Arie Halpern: o salto na expectativa de vida humana é fruto do desenvolvimento tecnológico

Arie Halpern: o salto na expectativa de vida humana é fruto do desenvolvimento tecnológico

Estudo recente da Academia Nacional de Ciências, dos Estados Unidos, concluiu que a probabilidade de um ser humano chegar aos 72 anos de idade é hoje a mesma que nossos ancestrais tinham de alcançar os 30 anos. Tal alongamento da expectativa de vida, segundo os estudiosos, ocorreu em sua maior parte nas últimas quatro gerações. Ou seja, é um fenômeno recentíssimo na história humana, considerando-se que segundo eles estamos no mundo há cerca de 8.000 gerações. Segundo comentário do economista e empreendedor com foco em inovação e tecnologias disruptivas Arie Halpern, o salto na expectativa de vida coincide com o período de maior desenvolvimento da tecnologia. “O avanço da ciência, do conhecimento e da indústria no século 20 revolucionaram a agricultura e a produção de alimentos, a medicina, a higiene, a educação e diversos outros aspectos da vida da população que contribuíram para esse resultado”, diz ele.

O estudo também demonstrou que esse é o progresso mais rápido que já ocorreu em um período histórico em relação à expectativa de vida. Em 1900, a média de vida das pessoas era de 31 anos. Em 1950, havia aumentado para 48. Agora, é de 72. Com o processo de inovação tecnológica em curso, cada vez mais acelerado, dedicado em especial ao combate às doenças, novos marcos devem ser estabelecidos na corrida para esticar o tempo de vida das pessoas. Mark Zuckerberg, fundador e CEO do Facebook, movido pelo marketing ou por convicção, afirma acreditar que se poderá exterminar todas as doenças do mundo até o final do século. Ele está investindo US$ 3 bilhões nessa ideia, depositando-os em um fundo destinado à causa.

Uma das áreas de pesquisa que prometem maior impacto sobre a longevidade humana é a de ferramentas de edição genética, como a CRISPR (do inglês Clustered Regularly Interspaced Short Palindromic Repeats), técnica que consiste em alterar o genoma humano para livrá-lo daquelas partes – ou sequências – que favorecem doenças.
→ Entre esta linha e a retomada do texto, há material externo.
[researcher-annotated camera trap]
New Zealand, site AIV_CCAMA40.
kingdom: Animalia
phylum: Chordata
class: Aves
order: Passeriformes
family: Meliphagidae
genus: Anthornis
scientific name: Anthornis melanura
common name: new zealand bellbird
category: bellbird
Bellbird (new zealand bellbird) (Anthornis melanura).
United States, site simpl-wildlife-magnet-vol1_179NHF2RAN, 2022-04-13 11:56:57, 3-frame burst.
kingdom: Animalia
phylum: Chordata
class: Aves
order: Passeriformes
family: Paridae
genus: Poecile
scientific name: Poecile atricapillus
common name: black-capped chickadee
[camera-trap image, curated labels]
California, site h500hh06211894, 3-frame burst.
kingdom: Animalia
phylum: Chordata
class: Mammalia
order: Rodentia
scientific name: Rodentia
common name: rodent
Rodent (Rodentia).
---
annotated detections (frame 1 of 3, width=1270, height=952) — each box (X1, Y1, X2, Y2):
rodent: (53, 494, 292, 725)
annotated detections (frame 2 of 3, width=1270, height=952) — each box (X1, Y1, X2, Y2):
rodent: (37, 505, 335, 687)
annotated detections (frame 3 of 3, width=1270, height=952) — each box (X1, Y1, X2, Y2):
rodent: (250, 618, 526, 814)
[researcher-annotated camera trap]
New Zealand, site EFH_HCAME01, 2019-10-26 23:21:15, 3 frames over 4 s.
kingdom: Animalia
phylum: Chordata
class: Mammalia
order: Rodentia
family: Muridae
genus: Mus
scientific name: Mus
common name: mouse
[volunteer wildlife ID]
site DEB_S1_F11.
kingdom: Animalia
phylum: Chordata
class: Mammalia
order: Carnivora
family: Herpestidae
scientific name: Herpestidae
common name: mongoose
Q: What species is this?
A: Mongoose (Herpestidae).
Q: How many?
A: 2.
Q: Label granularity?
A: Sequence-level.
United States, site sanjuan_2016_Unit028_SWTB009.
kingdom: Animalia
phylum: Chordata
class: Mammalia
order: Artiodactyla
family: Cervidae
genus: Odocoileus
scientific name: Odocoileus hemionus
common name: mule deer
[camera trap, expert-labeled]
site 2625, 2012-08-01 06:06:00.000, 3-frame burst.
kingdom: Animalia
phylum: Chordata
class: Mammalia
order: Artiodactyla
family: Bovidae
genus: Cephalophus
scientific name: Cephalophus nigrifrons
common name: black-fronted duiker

Segundo cientistas, o fator genético é determinante no que se refere à expectativa de vida de uma pessoa e ao processo de envelhecimento. Ferramentas do gênero também podem se provar úteis no futuro para erradicar doenças genéticas, segundo reportagem do portal Independent.

Tal como os alquimistas que buscavam o elixir da vida, a indústria persegue soluções tecnológicas para alongar a vida humana (e o retorno dos seus investimentos, claro). Essa corrida, lembra Arie Halpern, é objeto também de muitas controvérsias e envolve mesmo questões éticas. “Há uma discussão em pauta sobre quais devem ser os limites aceitáveis para o prolongamento da vida”, diz o economista. Uma corrente de cientistas critica o fato de se procurar aumentar o tempo de vida sem antes buscar melhorar a qualidade de vida do período em que vivemos. Outra defende que deve haver um limite para o quanto um ser humano pode viver e que estamos chegando perto desse marco. Segundo esta visão, expressa em artigo da revista Nature, os limites da vida humana não são causados apenas pelas doenças, mas por fatores constituintes do nosso próprio corpo.